Comme les Sœurs de l'Assomption du monde entier, nous nous sommes réunies en communauté pour discuter de la manière dont nous allions observer le Triduum et célébrer la Nativité de notre Seigneur. Une chose était claire pour nous : ce ne serait pas un Noël ordinaire. Le nombre de réfugiés dormant dans les rues d'El Paso était très élevé et les températures attendues autour du 25 décembre allaient être aussi basses qu'elles peuvent l'être par ici. Pas un bon mélange. Nous avons choisi de ne pas faire de plans fixes sur la façon dont nous allions célébrer Noël, mais nous avons plutôt décidé de nous rendre disponibles pour tous les besoins qui se présenteraient par l'intermédiaire de « Anunciation House » et du diocèse d'El Paso.
Un SOS est arrivé dans l'après-midi du 23 décembre.

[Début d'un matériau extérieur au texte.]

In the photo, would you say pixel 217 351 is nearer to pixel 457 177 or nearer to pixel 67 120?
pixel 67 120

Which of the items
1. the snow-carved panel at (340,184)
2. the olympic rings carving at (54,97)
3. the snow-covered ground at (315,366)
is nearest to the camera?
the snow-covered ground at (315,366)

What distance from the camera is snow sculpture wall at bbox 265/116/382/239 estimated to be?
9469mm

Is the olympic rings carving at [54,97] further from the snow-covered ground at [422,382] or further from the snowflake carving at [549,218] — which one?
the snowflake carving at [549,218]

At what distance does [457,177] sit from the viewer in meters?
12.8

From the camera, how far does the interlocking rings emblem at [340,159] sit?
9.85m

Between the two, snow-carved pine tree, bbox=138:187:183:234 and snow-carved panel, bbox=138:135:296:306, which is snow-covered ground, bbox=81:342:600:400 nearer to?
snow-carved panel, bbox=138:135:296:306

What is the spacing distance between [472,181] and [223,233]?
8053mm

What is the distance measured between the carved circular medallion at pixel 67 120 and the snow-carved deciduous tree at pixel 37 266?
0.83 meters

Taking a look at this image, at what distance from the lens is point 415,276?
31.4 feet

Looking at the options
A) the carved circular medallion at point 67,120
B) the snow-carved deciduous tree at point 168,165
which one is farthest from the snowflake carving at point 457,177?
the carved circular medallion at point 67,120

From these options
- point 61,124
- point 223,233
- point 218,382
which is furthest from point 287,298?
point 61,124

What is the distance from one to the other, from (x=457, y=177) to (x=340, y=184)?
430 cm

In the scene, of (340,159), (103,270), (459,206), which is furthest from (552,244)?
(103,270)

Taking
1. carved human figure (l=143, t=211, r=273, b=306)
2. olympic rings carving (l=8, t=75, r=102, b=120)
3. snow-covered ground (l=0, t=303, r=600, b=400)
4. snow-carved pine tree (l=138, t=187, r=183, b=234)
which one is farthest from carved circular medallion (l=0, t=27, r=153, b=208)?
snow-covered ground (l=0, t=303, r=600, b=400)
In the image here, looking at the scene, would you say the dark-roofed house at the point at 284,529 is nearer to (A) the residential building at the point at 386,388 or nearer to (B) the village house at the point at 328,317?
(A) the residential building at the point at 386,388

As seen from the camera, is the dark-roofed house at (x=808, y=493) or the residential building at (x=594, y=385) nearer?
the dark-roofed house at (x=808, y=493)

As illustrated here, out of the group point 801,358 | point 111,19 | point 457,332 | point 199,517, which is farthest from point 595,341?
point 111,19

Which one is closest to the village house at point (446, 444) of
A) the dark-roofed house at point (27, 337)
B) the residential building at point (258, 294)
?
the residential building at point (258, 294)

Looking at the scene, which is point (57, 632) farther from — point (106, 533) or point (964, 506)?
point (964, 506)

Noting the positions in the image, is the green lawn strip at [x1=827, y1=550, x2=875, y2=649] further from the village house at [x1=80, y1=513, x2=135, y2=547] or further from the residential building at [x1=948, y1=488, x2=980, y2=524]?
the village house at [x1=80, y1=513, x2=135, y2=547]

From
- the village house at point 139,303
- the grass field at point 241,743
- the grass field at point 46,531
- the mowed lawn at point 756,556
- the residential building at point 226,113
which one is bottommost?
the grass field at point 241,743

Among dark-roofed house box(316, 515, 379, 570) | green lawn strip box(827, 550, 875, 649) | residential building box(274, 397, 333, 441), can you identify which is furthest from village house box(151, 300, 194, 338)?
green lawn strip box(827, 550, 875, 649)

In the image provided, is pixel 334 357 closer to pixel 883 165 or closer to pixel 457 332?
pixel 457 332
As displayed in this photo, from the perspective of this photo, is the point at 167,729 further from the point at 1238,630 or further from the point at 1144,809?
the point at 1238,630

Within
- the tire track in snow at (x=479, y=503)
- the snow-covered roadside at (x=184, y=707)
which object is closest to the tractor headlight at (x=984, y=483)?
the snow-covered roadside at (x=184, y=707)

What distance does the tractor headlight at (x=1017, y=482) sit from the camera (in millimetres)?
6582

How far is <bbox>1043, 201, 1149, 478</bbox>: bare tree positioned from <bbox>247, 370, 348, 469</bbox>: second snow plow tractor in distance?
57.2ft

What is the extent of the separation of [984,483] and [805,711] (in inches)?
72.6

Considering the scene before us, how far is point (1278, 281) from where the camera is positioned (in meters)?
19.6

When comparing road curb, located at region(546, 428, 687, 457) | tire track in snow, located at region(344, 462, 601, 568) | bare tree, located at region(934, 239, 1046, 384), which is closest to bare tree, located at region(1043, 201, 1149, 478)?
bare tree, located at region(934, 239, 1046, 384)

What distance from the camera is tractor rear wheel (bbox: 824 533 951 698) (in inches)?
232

En raison des températures glaciales, le diocèse ouvrait deux paroisses comme abris d'urgence pour accueillir les réfugiés qui dormaient sur les trottoirs. Ils avaient besoin de 15 volontaires aussitôt que possible. Et pour apaiser les craintes de ceux qui pensaient que les bus qui circulaient dans les rues de la ville pour les amener aux abris, allaient en fait servir a les renvoyer au Mexique, l'évêque Seitz est allé lui-même sur les trottoirs et dans les ruelles pour gagner leur confiance et les persuader d'entrer et de se mettre à l'abri du froid terrible.
C'est ainsi que Chabela, Carmen, Tere, Nha Trang et Mary Ann ont passé du 23 au 25 décembre dans les paroisses de Notre-Dame de l'Assomption, Jean-Paul II et du Sacré-Cœur à faire du bénévolat et/ou à passer la nuit avec d'autres religieux et prêtres, les Chevaliers de Colomb, le personnel de la Croix-Rouge et les habitants d'El Paso - sacrifiant un temps précieux avec leurs familles - pour essayer d'offrir des lieux sûrs, de la chaleur, de la nourriture chaude, du confort et des soins à des centaines de réfugiés gelés et sans abri. Bethléem n'a jamais été aussi proche.
Toute la nuit, des gens ont frappé à la porte, cherchant refuge. Il était difficile d'assumer le rôle de l'aubergiste, mais après 23 heures, il n'y avait de place que pour les femmes et les enfants. La sécurité l'exigeait. Nous étions à pleine capacité ou peut-être même un peu au-dessus. Les hommes qui nous suppliaient d'accueillir leurs femmes et leurs enfants étaient d'accord avec cela. Ils dormiraient sur des couvertures de la Croix-Rouge dans le froid glacial de l'extérieur, mais ils étaient reconnaissants que leurs proches soient au chaud et à l'abri.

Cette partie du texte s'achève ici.